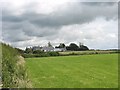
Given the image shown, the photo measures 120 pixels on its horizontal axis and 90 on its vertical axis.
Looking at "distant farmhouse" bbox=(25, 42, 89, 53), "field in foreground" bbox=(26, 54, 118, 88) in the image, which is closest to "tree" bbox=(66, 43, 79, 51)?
"distant farmhouse" bbox=(25, 42, 89, 53)

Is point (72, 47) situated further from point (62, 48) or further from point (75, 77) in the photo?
point (75, 77)

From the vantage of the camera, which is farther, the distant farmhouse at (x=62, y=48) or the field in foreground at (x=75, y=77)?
the distant farmhouse at (x=62, y=48)

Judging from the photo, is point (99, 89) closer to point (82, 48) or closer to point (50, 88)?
point (50, 88)

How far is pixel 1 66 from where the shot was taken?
49.2ft

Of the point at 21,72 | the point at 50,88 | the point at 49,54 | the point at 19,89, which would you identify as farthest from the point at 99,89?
the point at 49,54

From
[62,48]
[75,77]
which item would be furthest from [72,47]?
[75,77]

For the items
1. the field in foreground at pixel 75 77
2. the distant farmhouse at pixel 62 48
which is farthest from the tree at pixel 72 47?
the field in foreground at pixel 75 77

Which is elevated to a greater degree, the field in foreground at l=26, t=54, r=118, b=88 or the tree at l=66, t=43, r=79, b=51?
the tree at l=66, t=43, r=79, b=51

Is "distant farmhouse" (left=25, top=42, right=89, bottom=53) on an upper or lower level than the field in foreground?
upper

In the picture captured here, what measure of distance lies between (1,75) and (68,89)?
555cm

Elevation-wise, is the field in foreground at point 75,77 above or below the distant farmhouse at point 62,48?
below

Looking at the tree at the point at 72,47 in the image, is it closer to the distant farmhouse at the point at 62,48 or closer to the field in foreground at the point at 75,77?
the distant farmhouse at the point at 62,48

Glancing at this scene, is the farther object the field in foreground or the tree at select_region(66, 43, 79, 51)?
the tree at select_region(66, 43, 79, 51)

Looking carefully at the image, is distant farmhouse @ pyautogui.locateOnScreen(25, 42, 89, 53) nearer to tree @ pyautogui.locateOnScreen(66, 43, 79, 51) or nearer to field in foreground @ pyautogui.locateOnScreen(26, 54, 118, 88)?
+---+
**What is required**: Update the listing above by changing every "image" to "photograph" and keeping everything else the same. Leave the pictures out of your answer.

**Finished task**:
Given the photograph shown, the photo measures 120 pixels on its horizontal axis and 90 on its vertical axis.
Looking at "distant farmhouse" bbox=(25, 42, 89, 53), "field in foreground" bbox=(26, 54, 118, 88) in the photograph, which is closest to "tree" bbox=(66, 43, 79, 51)?
"distant farmhouse" bbox=(25, 42, 89, 53)

Is point (72, 47) situated further from point (62, 48) or further from point (75, 77) in the photo?
point (75, 77)

From the vantage of the camera, which is farther, the distant farmhouse at (x=62, y=48) or the field in foreground at (x=75, y=77)?
the distant farmhouse at (x=62, y=48)

Judging from the photo, is point (99, 89) closer to point (82, 48) or closer to point (50, 88)?
point (50, 88)

How far is pixel 1 66 from where the shot was taken?
49.2ft

Of the point at 21,72 | the point at 50,88 | the point at 49,54 | the point at 19,89, which would you identify as farthest from the point at 99,89?
the point at 49,54

From
[62,48]
[75,77]
which item would be furthest from [72,47]?
[75,77]

For the items
1. the field in foreground at pixel 75 77
2. the distant farmhouse at pixel 62 48
which is farthest from the tree at pixel 72 47?
the field in foreground at pixel 75 77

Which is elevated to a greater degree, the field in foreground at l=26, t=54, r=118, b=88 or the tree at l=66, t=43, r=79, b=51?
the tree at l=66, t=43, r=79, b=51

Is "distant farmhouse" (left=25, top=42, right=89, bottom=53) on an upper or lower level than the field in foreground?
upper

In the picture captured here, what measure of distance lies between (1,75) and (68,89)?
555cm

Elevation-wise, is the field in foreground at point 75,77 above or below the distant farmhouse at point 62,48?
below

Looking at the tree at the point at 72,47 in the photograph, is it closer to the distant farmhouse at the point at 62,48 or closer to the field in foreground at the point at 75,77?
the distant farmhouse at the point at 62,48

Glancing at this scene, is the farther object the field in foreground or the tree at select_region(66, 43, 79, 51)?
the tree at select_region(66, 43, 79, 51)

Looking carefully at the photograph, is distant farmhouse @ pyautogui.locateOnScreen(25, 42, 89, 53) nearer to tree @ pyautogui.locateOnScreen(66, 43, 79, 51) or nearer to field in foreground @ pyautogui.locateOnScreen(26, 54, 118, 88)?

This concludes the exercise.